The ink on the health care law wasn't even dry when Florida, and more than 20 other states, sued to stop the implementation of the individual mandate portion of the new law.

The individual mandate requires people to have health insurance or face financial penalties.

Florida and other states said that was outside of Congress' power enumerated in the U.S. Constitution. The Justice Department argued that the mandate was inside the realm of the commerce clause in the Constitution.

Attorney General Bondi said the state is asking the court to render a decision on the constitutionality of the mandate. Specifically, the state wants to know if the entire act must be struck down if the mandate is ruled unconstitutional, also known as severability.

Another issue Bondi talked about was what she described as the "Medicaid coercion issue." Bondi and the states want to know if Congress can force states to expand Medicaid rolls "at the risk of losing all of our benefits if we don't participate," Bondi said.

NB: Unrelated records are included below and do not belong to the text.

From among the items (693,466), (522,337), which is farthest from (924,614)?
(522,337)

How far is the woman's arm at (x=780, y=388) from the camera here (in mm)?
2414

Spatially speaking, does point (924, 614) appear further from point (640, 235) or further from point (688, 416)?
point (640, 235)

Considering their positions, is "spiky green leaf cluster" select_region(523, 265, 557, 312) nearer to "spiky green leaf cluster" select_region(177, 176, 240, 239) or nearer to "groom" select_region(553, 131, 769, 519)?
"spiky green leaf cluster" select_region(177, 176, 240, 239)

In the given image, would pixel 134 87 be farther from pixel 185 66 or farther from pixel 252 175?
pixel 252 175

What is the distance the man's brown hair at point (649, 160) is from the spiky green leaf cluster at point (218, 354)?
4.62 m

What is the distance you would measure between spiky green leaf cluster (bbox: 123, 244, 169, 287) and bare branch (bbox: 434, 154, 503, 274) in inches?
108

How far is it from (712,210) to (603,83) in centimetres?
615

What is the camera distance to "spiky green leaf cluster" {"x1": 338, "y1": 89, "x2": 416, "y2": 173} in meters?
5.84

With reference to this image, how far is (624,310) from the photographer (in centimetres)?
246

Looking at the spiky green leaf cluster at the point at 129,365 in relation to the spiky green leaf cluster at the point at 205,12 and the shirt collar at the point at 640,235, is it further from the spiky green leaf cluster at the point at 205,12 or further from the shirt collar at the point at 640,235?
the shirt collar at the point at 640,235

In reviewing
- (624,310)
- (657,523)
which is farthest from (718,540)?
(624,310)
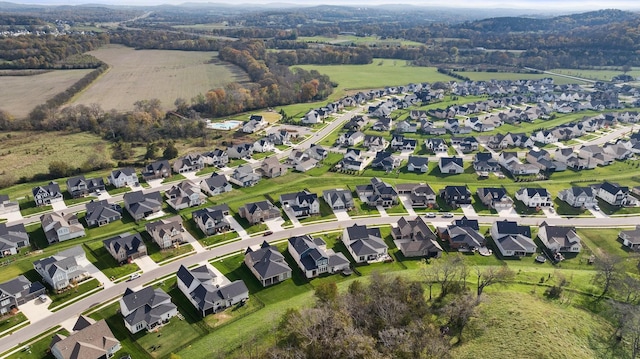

Finally, Bondi wants the court to decide "whether the federal government can require states to give state employees a federally mandated level of health insurance coverage."

Bondi said that the state expects the case to be decided to during the Supreme Court's current term. But, if the case is heard next year, a ruling would most likely be delivered late in the year, possibly in October.

Being an election year, and still stinging over the Bush vs. Gore decision, the court may not want to take up the case until late next year.

But, with multiple lawsuits over the law now in the appeals court system, a ruling from the high court would once and for all answer all challenges to the health care act.